Municipalities must streamline info requests, Nunavut info-privacy watchdog says
GN needs to “provide municipalities with ongoing assistance and financial resources to establish appropriate records managements systems”

Elaine Keenan Bengts, Information and Privacy Commissioner of Nunavut, wants the Government of Nunavut to help municipalities improve access to public information records. (FILE PHOTO)
Nunavut’s privacy watchdog is calling on the Government of Nunavut to make changes to the way people are able to access information from their municipal governments.
Municipalities aren’t “up to the task” when people request public records and the “process needs to start somewhere,” Elaine Keenan Bengts, the Nunavut Information and Privacy Commissioner, said in her 2012-13 annual report, tabled during the recent session of the Nunavut legislature.
“Once again, I would also encourage the GN of finding a way to provide municipalities with the tools that they need to implement consistent and system-wide rules and policies on access and privacy matters,” Keenan Bengts said.
Keenan Bengts said municipal officials have “highlighted the problems which municipalities would have being able to respond to a historical request for access to information.”
She also said that implementing privacy standards would have “little impact” on municipal “bottom lines.”
Her recommendations include amending the Access to Information and Protection of Privacy Act to include municipalities under the act.
Keenan Bengts also recommended “the GN provide municipalities with ongoing assistance and financial resources to establish appropriate records managements systems with a view to including all municipalities under part one of the act within the next five years.”
The recommendations come just as Iqaluit city councillors have called for more transparency in the city.
In her report, Keenan Bengts warns that she will be “challenging various departments to ensure that privacy is being addressed” in the next few years.
Another particular concern for Keenan Bengts is the privacy of health records in the territory, and how information is collected, stored and disclosed.
“While I have not received a large number of privacy complaints from people dealing with the health sector in Nunavut, I know that there have been breaches and I know that more work can be done,” Keenan Bengts said.
“I will now have the jurisdiction to implement investigations when these issues come to light,” she said.
That’s because in 2012 Bill C-38 — an act to amend the access to information and protection of privacy act — was passed to give more powers to the commissioner.
But Keenan Bengts said that specific privacy legislation should be made to address personal health information, and she said Nunavut “is the only remaining Canadian jurisdiction which does not have such legislation in place or pending.”

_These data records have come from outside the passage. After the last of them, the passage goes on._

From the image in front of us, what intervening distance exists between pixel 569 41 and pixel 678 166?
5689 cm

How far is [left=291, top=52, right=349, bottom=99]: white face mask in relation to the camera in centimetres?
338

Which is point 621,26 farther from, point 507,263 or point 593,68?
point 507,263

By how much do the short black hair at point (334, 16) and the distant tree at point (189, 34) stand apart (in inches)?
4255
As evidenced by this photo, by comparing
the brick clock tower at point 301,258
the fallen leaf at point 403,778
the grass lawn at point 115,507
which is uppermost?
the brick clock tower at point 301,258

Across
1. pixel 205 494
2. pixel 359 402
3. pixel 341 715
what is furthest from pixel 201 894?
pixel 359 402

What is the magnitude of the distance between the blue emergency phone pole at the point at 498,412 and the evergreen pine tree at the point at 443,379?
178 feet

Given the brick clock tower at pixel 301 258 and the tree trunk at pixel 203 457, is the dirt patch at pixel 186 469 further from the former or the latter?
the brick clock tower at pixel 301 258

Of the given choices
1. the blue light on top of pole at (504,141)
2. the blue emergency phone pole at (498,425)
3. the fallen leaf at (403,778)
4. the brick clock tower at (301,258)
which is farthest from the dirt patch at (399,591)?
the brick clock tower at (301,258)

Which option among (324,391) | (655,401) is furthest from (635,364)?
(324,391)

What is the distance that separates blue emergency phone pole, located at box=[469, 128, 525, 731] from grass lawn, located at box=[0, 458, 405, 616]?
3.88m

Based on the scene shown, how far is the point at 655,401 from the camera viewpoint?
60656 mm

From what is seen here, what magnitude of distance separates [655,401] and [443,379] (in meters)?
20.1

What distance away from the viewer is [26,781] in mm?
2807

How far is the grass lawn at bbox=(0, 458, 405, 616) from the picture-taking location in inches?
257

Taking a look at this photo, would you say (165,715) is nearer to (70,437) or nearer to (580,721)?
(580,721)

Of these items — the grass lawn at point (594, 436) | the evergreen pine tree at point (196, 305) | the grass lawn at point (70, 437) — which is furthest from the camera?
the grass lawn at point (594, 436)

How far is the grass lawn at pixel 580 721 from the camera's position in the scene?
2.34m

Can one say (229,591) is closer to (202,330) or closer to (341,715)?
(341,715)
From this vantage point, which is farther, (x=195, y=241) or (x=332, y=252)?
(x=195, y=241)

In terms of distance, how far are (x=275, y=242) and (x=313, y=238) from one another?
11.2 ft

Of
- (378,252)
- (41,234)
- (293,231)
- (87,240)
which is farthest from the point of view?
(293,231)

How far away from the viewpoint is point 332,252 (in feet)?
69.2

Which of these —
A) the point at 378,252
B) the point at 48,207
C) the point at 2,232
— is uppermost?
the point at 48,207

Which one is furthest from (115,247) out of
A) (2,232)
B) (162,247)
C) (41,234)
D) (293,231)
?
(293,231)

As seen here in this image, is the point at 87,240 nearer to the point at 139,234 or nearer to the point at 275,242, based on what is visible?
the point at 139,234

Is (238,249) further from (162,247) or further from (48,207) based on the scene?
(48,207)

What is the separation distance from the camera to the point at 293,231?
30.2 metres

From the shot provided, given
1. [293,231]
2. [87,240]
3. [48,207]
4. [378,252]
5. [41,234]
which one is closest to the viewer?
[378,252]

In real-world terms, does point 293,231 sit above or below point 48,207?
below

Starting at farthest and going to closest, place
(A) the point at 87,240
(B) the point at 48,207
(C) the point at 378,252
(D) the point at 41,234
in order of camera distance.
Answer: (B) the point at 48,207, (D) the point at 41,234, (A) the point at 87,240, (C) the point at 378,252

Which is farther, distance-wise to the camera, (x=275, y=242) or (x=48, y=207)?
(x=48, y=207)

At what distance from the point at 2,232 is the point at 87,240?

During the past year, there have been 21 files opened by the privacy commissioner’s office, which includes access to information requests and privacy reviews.
That’s five times more files opened than in 2010-11.
Most request for reviews went to the health department, the report said.
Keenan Bengts is Nunavut’s first and only privacy commissioner, an independent officer of the legislative assembly of Nunavut, since 1999. She has served as a privacy commissioner for the Northwest Territories since 1997.
The Yellowknife-based lawyer does the work in a part-time capacity.